11. The metadata synchronization system of claim 1, wherein the query service is further configured to obtain security filter predicates from the local metadata store for each table referenced in queries.

12. The metadata synchronization system of claim 1, wherein the system is further configured to maintain cross-references between visualizations, semantic models, data lake objects, and data streams for lineage tracking.

13. The metadata synchronization system of claim 1, wherein the primary metadata service is further configured to process metadata discovery requests using a connection identifier and an optional file identifier for different data source types.

14. The metadata synchronization system of claim 1, wherein the query service is further configured to resolve semantic data models using metadata from the local metadata store.

15. The metadata synchronization system of claim 1, wherein the primary metadata service is further configured to manage data lake objects, data model objects, and semantic data models as distinct metadata types.

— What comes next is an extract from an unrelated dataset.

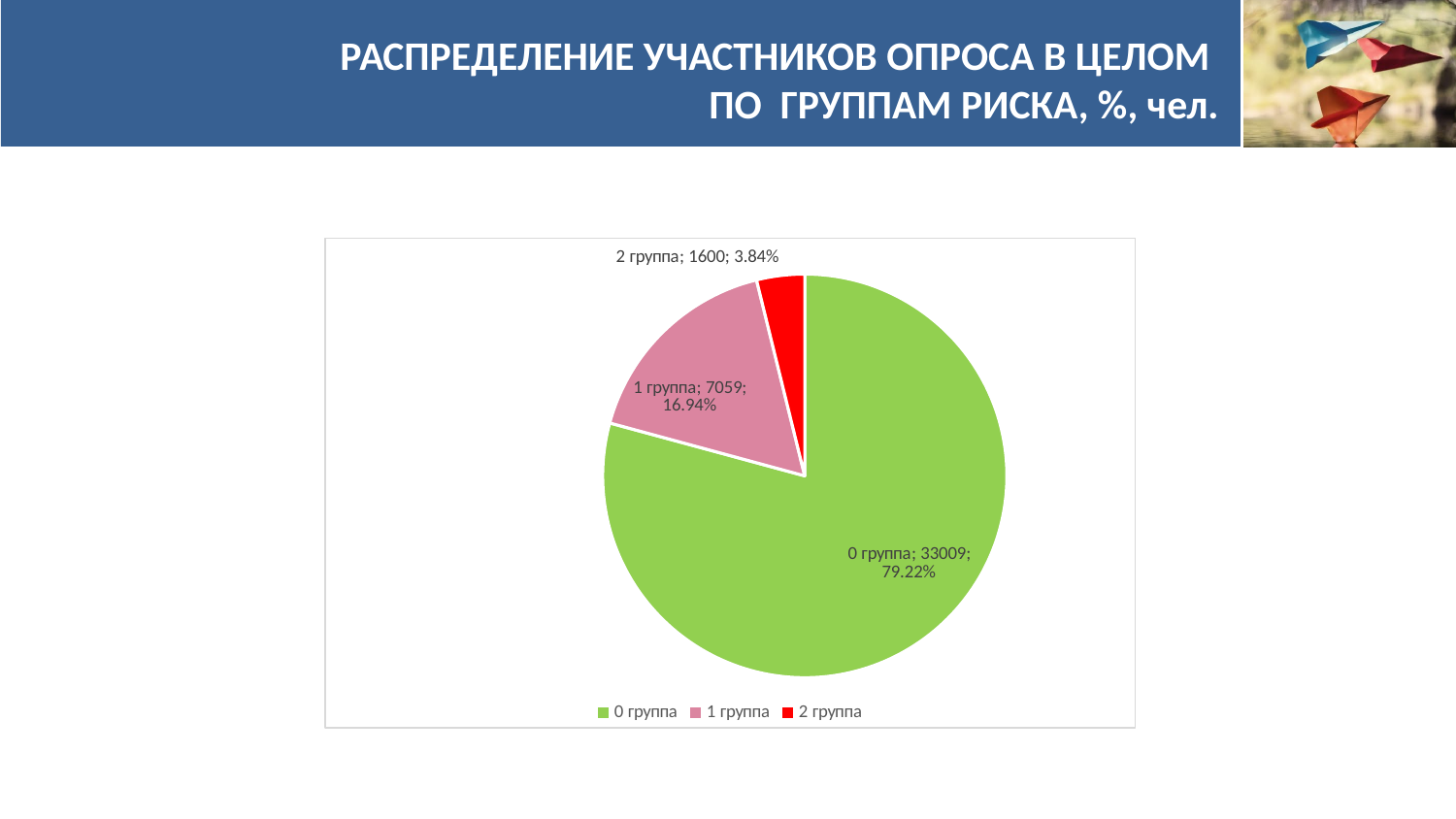
What is the difference in number of people between 1 группа and 2 группа? 5459 Which group has the largest slice? 0 группа What colour is the slice for 2 группа? Red How many entries does the legend list? 3 What kind of chart is shown on the slide? Pie chart How many people are in 2 группа? 1600 How many people are in 1 группа? 7059 What share of the pie does 2 группа represent? 3.84% How many slices does the pie chart have? 3 How many people are in 0 группа? 33009 Which group has the smallest slice? 2 группа What share of the pie does 1 группа represent? 16.94%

16. The metadata synchronization system of claim 1, wherein the system is configured to re-run metadata discovery operations for tasks in a discover state after system restarts.

17. The metadata synchronization system of claim 1, wherein the secondary metadata service is further configured to provide schema preview capabilities while metadata discovery is in progress.

18. A method for metadata generation and synchronization, comprising:

at a computing device having one or more processors, and memory storing one or more programs configured for execution by the one or more processors:

at a primary metadata service:

receiving data source connection requests, generating metadata for discovered data sources, and generating metadata update events;

at an event bus component:

propagating the metadata update events to subscribing services within a predefined latency threshold;

at a secondary metadata service:

maintaining a local metadata store for interactive query operations;

updating the local metadata store based on received metadata update events; and

obtaining direct metadata updates and maintaining draft metadata states based on the metadata updates, prior to synchronization with the primary metadata service; and

at a query service:

enabling data exploration operations using the local metadata store within a predetermined time.

19. The method of claim 18, wherein the event bus component enables near real-time metadata availability for interactive data exploration while maintaining metadata consistency across the services.

20. A non-transitory computer readable storage medium storing one or more programs, the one or more programs configured for execution by a computing device having one or more processors, and memory, the one or more programs comprising instructions for:

at a primary metadata service:

receiving data source connection requests, generating metadata for discovered data sources, and generating metadata update events;

at an event bus component:

propagating the metadata update events to subscribing services within a predefined latency threshold;

at a secondary metadata service:

maintaining a local metadata store for interactive query operations; and

updating the local metadata store based on received metadata update events; and

at a query service:

enabling data exploration operations using the local metadata store within a predetermined time.